━━ Data provided ━━

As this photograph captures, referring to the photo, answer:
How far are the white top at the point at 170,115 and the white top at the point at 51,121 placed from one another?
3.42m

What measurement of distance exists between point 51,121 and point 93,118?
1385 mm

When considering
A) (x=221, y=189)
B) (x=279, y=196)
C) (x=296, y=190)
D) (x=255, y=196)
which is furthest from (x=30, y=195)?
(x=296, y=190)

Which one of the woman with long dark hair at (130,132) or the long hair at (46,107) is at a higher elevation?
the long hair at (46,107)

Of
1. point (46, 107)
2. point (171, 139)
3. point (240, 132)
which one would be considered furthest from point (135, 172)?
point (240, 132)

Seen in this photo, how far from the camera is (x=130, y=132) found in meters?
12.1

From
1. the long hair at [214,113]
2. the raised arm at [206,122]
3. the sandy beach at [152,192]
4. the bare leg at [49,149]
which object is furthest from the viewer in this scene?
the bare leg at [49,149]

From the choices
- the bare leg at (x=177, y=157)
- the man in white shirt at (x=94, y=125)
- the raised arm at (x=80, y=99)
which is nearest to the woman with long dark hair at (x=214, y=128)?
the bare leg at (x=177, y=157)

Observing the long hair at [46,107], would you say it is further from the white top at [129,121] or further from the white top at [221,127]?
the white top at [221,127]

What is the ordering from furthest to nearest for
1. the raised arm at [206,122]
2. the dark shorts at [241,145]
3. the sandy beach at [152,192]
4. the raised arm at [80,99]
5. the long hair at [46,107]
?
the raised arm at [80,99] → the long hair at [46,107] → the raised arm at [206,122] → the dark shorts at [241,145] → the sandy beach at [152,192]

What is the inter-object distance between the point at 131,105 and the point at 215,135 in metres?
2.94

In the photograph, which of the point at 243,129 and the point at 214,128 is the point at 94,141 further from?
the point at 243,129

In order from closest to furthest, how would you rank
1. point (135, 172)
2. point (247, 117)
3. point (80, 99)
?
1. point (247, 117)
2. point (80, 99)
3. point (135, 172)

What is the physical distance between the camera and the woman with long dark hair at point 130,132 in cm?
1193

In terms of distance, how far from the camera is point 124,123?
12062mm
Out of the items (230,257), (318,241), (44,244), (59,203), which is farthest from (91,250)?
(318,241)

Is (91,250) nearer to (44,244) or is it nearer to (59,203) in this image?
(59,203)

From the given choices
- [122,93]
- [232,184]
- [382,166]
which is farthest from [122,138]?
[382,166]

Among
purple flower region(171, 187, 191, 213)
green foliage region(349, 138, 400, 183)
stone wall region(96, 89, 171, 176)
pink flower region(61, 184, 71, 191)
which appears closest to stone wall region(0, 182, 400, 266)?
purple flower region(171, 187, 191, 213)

━━━
━━ Data provided ━━

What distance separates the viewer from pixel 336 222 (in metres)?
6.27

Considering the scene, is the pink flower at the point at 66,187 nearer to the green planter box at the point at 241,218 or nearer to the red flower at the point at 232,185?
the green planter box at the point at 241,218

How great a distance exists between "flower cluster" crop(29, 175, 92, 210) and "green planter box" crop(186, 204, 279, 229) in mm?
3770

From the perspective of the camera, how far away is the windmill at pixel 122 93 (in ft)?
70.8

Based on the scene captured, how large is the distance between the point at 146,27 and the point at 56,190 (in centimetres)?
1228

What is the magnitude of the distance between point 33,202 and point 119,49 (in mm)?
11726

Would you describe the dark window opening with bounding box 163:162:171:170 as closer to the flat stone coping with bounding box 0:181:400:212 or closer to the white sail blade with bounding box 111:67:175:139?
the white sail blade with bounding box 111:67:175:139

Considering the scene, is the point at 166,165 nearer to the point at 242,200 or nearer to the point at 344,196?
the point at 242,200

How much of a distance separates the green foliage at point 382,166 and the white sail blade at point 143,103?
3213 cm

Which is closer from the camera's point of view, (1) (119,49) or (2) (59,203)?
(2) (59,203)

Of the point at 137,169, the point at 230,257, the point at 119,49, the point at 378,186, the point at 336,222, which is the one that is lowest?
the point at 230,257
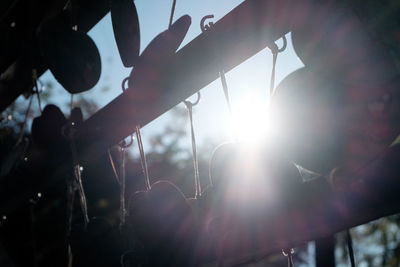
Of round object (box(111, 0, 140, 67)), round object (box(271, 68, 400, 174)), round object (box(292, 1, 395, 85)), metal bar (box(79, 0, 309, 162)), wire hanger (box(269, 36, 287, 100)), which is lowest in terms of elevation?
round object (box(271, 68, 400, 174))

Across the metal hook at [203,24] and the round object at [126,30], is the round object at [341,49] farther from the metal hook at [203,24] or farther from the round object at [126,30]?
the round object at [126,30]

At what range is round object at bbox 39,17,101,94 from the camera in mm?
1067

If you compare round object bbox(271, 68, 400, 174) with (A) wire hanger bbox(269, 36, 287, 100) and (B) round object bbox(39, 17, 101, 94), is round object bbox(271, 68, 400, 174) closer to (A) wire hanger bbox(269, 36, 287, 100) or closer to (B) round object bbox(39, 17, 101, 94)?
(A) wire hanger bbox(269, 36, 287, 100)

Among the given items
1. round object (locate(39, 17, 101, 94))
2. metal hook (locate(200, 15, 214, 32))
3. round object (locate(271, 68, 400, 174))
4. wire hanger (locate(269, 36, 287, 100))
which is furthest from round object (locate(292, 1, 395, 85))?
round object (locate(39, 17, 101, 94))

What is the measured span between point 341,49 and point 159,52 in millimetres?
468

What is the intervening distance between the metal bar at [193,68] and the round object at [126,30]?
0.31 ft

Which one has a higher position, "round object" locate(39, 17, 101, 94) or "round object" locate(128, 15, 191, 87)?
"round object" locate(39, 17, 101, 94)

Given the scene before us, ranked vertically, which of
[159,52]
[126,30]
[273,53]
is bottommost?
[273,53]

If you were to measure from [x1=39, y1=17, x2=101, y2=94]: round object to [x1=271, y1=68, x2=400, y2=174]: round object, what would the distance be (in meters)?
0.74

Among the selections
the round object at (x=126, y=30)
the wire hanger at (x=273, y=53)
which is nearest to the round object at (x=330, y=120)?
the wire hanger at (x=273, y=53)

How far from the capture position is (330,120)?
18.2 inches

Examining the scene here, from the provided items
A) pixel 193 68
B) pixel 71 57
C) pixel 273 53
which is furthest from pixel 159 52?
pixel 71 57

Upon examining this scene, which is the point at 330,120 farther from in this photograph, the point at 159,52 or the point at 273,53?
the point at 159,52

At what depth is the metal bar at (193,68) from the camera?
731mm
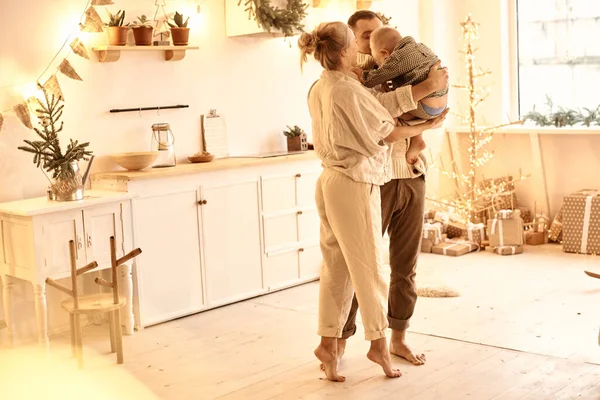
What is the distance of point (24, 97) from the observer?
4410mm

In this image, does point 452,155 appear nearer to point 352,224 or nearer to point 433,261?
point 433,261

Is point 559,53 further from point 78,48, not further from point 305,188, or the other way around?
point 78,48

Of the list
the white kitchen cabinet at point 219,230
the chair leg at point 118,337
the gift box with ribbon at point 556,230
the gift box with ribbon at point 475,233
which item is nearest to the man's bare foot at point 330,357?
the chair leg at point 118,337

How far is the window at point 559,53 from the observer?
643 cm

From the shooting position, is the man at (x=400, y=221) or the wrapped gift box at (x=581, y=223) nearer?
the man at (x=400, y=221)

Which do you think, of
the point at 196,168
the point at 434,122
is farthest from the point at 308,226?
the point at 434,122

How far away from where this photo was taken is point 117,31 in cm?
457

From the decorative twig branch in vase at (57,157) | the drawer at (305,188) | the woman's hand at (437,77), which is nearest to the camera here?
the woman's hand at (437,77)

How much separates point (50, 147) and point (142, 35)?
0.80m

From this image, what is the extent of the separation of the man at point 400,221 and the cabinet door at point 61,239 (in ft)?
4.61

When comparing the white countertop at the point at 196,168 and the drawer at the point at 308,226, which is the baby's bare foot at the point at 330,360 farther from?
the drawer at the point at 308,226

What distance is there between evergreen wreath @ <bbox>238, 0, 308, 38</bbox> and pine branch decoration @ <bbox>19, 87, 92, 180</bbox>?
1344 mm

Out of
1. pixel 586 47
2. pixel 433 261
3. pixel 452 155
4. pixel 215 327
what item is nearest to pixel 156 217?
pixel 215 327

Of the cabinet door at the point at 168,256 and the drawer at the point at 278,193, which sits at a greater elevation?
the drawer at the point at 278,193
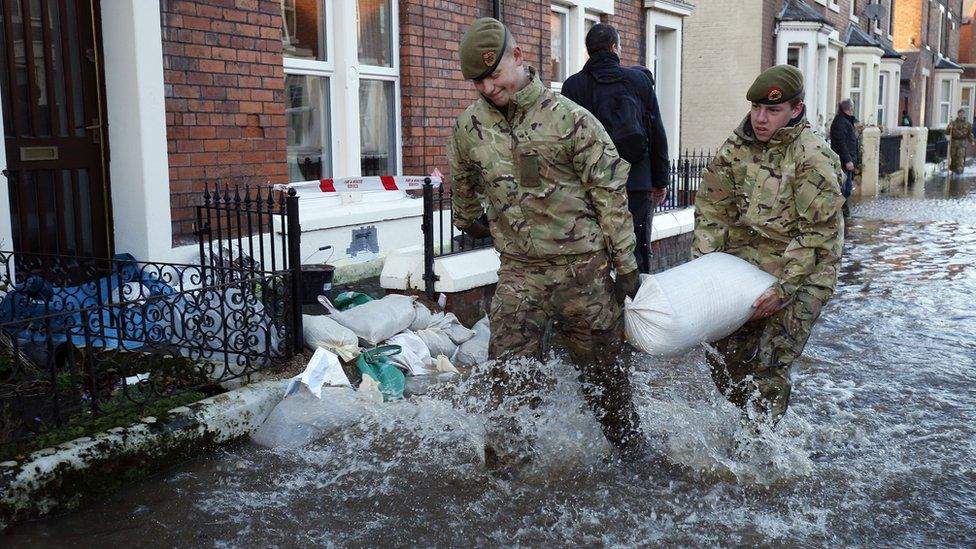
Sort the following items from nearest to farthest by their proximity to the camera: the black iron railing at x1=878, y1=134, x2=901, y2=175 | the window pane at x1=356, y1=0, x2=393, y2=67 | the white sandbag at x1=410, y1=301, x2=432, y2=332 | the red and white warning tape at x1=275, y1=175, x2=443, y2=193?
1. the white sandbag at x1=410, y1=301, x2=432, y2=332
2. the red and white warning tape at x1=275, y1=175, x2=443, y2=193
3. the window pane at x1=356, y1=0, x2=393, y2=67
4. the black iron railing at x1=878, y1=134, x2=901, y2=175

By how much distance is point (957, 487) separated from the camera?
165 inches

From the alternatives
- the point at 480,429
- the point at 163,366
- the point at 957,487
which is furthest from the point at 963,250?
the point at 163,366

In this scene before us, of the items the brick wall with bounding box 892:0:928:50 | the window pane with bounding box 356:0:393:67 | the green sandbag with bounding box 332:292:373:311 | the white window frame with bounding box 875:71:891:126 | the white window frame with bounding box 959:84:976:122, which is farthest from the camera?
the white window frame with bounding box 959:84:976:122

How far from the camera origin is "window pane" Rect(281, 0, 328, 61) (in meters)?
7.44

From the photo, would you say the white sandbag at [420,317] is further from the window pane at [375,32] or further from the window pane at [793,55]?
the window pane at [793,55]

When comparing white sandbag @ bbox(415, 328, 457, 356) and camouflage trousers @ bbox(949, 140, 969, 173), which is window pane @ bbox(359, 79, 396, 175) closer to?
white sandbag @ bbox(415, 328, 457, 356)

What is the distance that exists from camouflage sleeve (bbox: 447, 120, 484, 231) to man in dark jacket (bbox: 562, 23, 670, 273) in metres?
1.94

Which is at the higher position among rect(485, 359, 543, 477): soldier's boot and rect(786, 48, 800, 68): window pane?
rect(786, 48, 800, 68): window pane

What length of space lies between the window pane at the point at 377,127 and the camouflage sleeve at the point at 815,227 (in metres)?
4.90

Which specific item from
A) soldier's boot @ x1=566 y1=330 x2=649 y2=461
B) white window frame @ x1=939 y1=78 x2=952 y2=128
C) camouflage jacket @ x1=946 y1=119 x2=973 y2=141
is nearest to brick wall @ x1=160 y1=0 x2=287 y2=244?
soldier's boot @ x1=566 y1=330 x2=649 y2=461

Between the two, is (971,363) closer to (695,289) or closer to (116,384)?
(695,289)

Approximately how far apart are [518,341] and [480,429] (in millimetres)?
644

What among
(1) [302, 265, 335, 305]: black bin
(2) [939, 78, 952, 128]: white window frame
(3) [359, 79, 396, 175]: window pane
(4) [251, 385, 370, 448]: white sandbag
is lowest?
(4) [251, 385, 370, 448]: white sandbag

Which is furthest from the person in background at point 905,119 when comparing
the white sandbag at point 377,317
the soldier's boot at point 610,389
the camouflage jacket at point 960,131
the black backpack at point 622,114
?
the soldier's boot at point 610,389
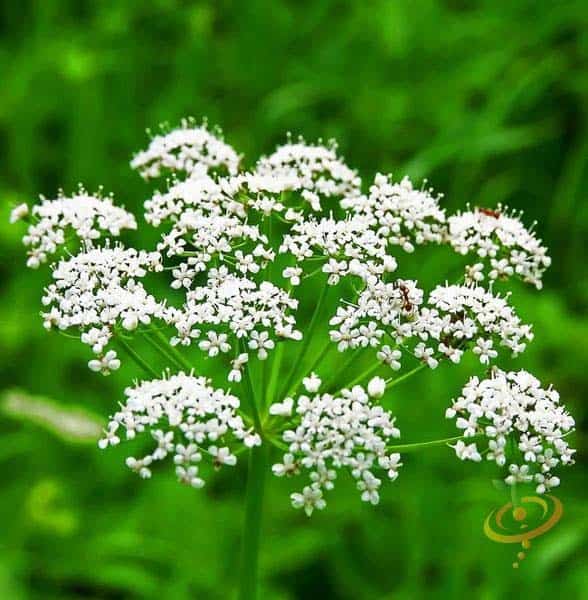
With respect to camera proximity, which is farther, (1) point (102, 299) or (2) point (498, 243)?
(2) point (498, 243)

━━━
━━ Data provided ━━

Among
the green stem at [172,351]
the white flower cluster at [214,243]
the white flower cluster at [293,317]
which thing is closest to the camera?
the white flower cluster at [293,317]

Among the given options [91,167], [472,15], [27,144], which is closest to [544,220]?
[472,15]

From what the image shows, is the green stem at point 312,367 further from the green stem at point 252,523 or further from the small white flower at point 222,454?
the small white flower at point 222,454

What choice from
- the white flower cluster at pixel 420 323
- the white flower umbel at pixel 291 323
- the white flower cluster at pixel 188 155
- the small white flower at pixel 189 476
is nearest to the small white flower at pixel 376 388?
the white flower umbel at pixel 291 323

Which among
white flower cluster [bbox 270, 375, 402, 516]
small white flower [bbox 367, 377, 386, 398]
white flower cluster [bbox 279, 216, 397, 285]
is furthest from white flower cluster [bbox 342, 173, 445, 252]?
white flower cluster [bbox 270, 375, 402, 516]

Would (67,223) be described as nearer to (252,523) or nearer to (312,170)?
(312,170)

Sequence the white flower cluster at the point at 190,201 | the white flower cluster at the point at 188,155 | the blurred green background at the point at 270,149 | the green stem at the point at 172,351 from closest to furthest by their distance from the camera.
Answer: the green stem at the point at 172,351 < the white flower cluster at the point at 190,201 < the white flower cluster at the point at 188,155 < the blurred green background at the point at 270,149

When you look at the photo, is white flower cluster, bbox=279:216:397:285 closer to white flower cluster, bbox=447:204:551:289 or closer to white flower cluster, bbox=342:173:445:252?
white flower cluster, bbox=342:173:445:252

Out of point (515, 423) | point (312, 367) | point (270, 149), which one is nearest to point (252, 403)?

━━━

§ Exercise requirements
Find every line in the records above that contains the string "region", treating uppercase and lowercase as different, and copy each of those lines.

§ Written response
purple flower region(171, 187, 191, 213)
green foliage region(349, 138, 400, 183)
stone wall region(96, 89, 171, 176)
pink flower region(61, 184, 71, 191)
which appears closest to stone wall region(0, 182, 400, 266)?
purple flower region(171, 187, 191, 213)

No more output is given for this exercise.